Von der Höhe des Domthurmes überschaute ich die ungeheuere Stadt und die unabsehbare Ebene, in deren Mitte sie sich hinstreckt. Es war zum ersten Male, daß ich diesen wunderbarsten Marmorbau der Welt bestieg; aber Niemand soll versäumen, es zu thun. Denn selbst bei getrübter Aussicht ist es noch überaus lohnend. Nordwestlich über das alte Castell, das Zwing-Mailand der Sforza, hinweg strahlt das Schneegebirge des Simplon und streckt sich weithin im Halbkreise die blaue Pracht der Alpen.

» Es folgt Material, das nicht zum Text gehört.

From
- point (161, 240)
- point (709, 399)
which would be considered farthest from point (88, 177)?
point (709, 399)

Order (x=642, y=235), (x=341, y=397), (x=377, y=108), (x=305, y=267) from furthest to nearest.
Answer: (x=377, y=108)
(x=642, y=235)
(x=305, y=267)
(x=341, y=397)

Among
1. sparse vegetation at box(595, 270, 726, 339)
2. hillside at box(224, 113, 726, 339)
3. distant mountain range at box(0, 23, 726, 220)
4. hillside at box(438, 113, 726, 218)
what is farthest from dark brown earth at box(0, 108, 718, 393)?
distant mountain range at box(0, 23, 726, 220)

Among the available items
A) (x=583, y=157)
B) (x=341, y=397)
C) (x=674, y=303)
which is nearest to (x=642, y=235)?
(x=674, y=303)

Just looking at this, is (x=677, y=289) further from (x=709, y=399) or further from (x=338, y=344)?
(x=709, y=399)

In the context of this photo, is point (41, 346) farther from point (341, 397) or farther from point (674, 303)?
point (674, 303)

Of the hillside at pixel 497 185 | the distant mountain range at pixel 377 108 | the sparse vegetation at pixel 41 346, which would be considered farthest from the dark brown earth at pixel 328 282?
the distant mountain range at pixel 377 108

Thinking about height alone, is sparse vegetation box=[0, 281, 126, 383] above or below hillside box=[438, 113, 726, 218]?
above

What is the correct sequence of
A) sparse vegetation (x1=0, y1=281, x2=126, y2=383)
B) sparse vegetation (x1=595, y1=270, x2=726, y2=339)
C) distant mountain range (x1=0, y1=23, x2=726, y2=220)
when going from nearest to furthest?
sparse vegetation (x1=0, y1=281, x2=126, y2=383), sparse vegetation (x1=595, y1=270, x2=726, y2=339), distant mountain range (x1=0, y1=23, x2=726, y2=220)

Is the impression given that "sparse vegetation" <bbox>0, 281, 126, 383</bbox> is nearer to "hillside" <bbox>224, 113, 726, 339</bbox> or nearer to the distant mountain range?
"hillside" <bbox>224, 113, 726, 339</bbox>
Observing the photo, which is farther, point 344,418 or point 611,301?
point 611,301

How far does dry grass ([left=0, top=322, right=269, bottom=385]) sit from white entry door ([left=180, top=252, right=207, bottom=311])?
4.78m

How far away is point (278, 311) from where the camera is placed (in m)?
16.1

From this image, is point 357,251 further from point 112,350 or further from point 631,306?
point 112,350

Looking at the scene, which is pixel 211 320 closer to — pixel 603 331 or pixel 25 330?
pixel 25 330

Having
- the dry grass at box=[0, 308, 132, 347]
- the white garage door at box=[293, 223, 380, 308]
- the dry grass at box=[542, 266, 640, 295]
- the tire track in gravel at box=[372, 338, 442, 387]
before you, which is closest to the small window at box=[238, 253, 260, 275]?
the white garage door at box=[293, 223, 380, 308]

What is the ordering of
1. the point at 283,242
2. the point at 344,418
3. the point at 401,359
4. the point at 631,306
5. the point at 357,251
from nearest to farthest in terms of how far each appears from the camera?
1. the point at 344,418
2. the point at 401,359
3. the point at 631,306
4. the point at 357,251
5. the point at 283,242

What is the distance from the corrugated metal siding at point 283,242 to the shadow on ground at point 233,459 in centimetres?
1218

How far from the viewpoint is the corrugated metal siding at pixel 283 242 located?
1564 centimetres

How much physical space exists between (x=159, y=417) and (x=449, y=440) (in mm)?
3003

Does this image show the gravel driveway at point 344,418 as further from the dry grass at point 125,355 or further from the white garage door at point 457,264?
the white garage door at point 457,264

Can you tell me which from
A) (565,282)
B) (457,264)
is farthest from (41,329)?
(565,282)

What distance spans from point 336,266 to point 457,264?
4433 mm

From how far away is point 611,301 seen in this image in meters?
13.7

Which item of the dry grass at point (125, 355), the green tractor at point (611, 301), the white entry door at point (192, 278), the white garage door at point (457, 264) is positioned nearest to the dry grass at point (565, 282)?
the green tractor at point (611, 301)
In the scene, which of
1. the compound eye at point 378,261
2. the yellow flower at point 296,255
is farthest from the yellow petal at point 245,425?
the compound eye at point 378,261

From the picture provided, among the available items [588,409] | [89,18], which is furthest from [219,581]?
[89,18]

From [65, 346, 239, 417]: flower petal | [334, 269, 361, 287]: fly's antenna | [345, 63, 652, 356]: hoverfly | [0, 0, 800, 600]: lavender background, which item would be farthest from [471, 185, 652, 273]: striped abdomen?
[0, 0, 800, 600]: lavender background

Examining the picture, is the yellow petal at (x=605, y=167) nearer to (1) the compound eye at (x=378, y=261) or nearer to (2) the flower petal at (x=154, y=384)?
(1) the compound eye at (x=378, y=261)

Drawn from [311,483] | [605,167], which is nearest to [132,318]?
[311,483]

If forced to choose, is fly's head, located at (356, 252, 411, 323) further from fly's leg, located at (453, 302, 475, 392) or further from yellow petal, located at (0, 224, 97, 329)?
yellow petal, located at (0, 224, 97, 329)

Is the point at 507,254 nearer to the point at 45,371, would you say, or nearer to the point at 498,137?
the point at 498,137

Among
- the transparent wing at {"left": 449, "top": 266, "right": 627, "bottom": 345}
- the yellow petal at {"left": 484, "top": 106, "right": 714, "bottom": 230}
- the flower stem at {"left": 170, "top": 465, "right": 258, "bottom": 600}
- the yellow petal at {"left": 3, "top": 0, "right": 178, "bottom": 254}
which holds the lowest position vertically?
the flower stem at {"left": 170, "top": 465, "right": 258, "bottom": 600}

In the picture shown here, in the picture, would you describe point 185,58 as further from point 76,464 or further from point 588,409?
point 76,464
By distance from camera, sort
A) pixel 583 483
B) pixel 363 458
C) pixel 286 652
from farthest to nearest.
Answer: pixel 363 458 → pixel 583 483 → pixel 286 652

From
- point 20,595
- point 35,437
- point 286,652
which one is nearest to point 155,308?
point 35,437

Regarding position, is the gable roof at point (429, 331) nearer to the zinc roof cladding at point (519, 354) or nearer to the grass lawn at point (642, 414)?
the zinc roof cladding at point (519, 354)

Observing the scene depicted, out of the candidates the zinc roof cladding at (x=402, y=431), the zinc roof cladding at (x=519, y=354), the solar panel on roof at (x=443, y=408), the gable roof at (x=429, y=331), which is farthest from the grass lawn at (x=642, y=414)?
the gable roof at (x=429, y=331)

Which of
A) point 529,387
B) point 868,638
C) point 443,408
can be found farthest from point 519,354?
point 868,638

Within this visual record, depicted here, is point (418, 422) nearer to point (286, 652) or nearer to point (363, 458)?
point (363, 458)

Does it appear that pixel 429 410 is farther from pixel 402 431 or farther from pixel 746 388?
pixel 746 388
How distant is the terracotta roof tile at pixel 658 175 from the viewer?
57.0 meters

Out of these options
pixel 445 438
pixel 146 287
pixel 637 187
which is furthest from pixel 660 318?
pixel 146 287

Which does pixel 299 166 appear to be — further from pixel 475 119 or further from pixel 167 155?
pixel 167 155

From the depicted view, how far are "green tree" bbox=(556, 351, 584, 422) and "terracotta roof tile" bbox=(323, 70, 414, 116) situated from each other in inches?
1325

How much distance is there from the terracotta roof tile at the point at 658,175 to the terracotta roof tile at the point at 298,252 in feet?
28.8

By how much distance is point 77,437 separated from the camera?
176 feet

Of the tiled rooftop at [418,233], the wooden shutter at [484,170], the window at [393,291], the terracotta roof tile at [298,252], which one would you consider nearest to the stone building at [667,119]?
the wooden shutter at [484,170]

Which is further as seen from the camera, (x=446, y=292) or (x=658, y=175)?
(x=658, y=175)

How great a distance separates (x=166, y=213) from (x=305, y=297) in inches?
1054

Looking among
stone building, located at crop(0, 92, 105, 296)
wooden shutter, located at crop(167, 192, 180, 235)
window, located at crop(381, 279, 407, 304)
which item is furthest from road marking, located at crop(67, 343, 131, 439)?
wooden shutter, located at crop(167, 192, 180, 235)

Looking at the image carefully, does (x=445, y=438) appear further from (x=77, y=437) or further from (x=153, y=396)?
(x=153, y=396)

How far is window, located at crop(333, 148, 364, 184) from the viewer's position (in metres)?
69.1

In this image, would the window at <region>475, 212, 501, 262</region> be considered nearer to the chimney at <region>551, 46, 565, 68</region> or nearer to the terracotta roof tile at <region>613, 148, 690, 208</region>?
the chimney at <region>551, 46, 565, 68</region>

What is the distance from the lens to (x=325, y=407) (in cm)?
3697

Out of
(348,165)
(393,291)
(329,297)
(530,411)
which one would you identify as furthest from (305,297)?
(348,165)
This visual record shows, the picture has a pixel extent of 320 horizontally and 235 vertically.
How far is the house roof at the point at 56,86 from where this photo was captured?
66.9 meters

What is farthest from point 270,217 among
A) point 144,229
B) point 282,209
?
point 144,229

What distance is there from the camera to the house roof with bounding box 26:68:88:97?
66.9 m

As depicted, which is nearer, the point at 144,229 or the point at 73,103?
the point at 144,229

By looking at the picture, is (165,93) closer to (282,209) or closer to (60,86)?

Unter unserm Haupte aber flatterte stolz und freudig im Morgenwinde das dreifarbige Banner des freien Italiens, das auf den Schlachtfeldern im Süden und Osten dieser weiten Ebenen neu errungen ward für den Stolz der alten Lombardenstadt. Im Jahre 1848, in den blutigen Märztagen der Erhebung Mailands, war das Dach des Domes die Stätte, von welcher aus österreichische Jäger, gedeckt hinter den marmornen Pfeilersäulen und statuengeschmückten Nischen, auf die Insurgenten den Tod hinunter schmetterten. Ein einziger Oberjäger rühmte sich später, von hier aus sechsunddreißig Insurgenten, die ihrerseits hinter den Kaminen der benachbarten Häuserdächer hervor ihre Büchsen gegen die Besatzung des Domes richteten, niedergestreckt zu haben! Aber am 20. März wehte dennoch von der Statue des goldenen Engels auf der Spitze des Domthurmes die dreifarbige Fahne der Befreiung. –

Ich habe schon zu Anfang dieser Mittheilungen erwähnt, wie sich selbst ein mir bekannter kunstsinniger Geistlicher über die Nothwendigkeit einer Lösung der römischen Frage zu Gunsten der politischen Einheit Italiens ausdrückte. Noch merkwürdiger aber war mir eine andere Mittheilung über die Haltung des unglücklichen Pio nono. Er sei tief gemüthskrank, hieß es, und leide schwer unter den Verhältnissen. Zuweilen rege sich der italienische Patriot in ihm unter der dreifachen Krone, und man habe ihn im Selbstgespräche aus tiefer Versunkenheit ausrufen hören: Eppure - l’Italia, unita sarebbe una bella cosa![2]

Zwei Tage später.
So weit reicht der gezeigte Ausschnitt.